The simmering ownership dispute over South Seminole Hospital in Longwood, Fla., is headed to trial after a federal judge last month denied competing motions that would have declared one side or the other an instant winner.
The U.S. District Court in Orlando, Fla., has put the case on its February docket. The trial could begin as soon as this week, according to one attorney.
The warring parties are not-for-profit Orlando Regional Healthcare System and Columbia/HCA Healthcare Corp., a Nashville, Tenn.-based for-profit chain. The competing systems co-own South Seminole through a 1992 joint venture between Orlando Regional and Healthtrust, a for-profit chain acquired by Columbia in April 1995.
Each side has offered to buy out the other's 50% stake in the 206-bed facility, but they haven't been able to work out a deal despite months of negotiations. At one point, Columbia offered to sell its share to Orlando Regional for $24 million, the value of Healthtrust's original stake in the joint venture, but Orlando Regional only wanted to pay $12 million, according to court records.

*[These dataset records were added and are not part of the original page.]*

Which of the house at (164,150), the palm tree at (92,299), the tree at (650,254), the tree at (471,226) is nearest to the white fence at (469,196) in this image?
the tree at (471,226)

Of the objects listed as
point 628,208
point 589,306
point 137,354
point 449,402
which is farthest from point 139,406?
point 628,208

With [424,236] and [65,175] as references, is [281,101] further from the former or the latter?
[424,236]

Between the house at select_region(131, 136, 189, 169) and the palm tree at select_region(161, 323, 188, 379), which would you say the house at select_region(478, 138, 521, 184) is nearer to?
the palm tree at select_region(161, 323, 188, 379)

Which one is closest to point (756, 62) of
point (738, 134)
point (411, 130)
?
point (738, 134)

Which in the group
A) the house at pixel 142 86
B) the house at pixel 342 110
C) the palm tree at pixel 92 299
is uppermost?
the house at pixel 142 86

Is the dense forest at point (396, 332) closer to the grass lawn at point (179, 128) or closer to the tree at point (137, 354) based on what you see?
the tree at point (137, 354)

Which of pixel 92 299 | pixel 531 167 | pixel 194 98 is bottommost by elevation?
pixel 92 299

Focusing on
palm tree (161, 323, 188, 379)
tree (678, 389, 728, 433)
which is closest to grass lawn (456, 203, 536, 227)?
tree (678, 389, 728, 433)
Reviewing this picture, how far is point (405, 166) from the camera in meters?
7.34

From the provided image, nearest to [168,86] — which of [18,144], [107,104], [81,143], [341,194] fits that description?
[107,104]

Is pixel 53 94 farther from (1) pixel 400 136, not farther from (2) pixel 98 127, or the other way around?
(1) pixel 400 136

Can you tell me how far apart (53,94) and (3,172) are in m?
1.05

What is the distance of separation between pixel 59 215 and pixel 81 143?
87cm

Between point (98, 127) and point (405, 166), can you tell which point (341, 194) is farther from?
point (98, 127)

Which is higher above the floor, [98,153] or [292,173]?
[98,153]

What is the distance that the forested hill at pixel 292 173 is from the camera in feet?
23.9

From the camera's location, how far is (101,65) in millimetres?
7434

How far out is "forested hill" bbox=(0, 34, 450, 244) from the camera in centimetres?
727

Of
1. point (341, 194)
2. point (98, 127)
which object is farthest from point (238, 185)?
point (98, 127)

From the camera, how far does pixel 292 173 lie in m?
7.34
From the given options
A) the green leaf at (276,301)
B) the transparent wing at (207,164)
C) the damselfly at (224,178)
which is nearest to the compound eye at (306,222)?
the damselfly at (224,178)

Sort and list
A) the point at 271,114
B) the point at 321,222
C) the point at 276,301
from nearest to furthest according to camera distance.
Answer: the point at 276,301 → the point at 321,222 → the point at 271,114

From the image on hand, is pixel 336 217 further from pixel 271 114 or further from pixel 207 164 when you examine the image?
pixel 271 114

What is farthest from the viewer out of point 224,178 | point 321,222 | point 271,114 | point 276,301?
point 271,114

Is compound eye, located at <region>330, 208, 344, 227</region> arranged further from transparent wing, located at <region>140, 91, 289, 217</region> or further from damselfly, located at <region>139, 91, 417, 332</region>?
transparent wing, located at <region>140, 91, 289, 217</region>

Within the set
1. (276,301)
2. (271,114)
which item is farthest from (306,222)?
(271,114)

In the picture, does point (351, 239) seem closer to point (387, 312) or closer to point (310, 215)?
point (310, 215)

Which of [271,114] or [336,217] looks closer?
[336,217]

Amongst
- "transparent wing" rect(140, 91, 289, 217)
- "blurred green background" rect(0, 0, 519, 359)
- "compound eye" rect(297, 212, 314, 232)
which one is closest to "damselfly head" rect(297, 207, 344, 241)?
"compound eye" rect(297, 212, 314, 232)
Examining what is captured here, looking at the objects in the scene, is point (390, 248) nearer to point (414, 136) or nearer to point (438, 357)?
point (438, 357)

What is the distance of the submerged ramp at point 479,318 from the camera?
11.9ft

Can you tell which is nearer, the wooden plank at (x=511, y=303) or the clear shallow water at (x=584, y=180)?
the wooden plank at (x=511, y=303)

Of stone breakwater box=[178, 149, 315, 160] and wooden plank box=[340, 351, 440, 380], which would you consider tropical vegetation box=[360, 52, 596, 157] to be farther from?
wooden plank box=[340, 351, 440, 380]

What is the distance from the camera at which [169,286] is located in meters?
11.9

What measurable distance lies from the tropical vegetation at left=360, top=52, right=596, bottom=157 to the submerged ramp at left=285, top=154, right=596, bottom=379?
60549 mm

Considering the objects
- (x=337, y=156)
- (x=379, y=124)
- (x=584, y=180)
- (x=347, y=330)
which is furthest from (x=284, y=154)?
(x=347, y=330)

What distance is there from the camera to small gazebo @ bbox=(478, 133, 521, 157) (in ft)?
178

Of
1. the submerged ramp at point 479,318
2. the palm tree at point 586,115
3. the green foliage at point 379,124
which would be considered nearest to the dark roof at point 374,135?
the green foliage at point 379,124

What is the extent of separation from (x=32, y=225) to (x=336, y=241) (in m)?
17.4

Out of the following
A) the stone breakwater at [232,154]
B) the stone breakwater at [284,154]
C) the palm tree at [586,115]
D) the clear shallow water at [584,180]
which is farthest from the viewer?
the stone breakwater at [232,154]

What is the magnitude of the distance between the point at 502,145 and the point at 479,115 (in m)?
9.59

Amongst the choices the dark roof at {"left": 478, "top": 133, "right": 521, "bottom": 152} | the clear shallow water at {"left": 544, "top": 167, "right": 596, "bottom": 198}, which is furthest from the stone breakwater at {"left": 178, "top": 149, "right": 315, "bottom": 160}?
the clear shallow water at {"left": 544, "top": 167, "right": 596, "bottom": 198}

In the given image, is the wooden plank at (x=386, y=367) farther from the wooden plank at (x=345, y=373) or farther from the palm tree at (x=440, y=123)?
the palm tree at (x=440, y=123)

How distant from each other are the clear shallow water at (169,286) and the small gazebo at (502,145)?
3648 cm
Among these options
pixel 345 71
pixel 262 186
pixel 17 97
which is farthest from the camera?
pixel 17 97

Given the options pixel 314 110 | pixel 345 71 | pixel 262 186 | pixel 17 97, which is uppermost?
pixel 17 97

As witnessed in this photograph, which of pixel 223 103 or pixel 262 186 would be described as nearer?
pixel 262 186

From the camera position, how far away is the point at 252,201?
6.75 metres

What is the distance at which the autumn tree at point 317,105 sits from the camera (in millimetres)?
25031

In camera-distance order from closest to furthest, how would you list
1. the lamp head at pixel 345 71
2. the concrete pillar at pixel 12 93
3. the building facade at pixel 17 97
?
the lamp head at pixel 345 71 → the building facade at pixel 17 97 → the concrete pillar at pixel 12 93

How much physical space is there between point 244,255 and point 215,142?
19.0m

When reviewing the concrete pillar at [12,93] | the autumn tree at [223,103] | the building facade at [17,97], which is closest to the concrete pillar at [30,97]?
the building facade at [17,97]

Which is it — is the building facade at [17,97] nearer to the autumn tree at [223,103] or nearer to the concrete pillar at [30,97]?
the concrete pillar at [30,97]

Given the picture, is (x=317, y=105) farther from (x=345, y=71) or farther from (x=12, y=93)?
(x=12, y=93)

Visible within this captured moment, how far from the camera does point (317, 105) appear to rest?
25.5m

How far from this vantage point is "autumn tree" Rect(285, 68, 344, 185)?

The inability to strike an agreement resulted in Orlando Regional filing a federal antitrust and breach-of-contract lawsuit against Columbia and Healthtrust in February 1995.
According to Orlando Regional, the original contract between it and Healthtrust gives it the right of first refusal in acquiring Healthtrust's stake in the South Seminole joint venture. And, given Columbia's other hospitals in the same market, Columbia's ownership of South Seminole would violate federal antitrust laws, it contended.
Columbia executives have said the claims are without merit and have described the lawsuit as a bullying tactic to force a sale to Orlando Regional.
Last April, U.S. District Judge G. Kendall Sharp temporarily barred the co-ownership of South Seminole to transfer to Columbia from Healthtrust until the case was decided, ruling that such a transfer could cause irreparable harm to Orlando Regional.
Shortly thereafter, the Federal Trade Commission cleared the Columbia-Healthtrust deal with conditions, including a requirement that the South Seminole joint venture be terminated with one side buying out the other. A second round of negotiations failed last fall.
Sharp cleared the path for trial on Jan. 25, when he denied Columbia's motion for summary judgment, or decision without a trial, on Orlando Regional's antitrust claim. He also denied competing motions for summary judgment on the breach-of-contract claims by both Columbia and Orlando Regional.
Orlando Regional's antitrust attorney, John Cusack of Gardner, Carton & Douglas in Chicago, said he viewed Sharp's rejection of Columbia's attempt to have the antitrust claim thrown out as a major legal victory.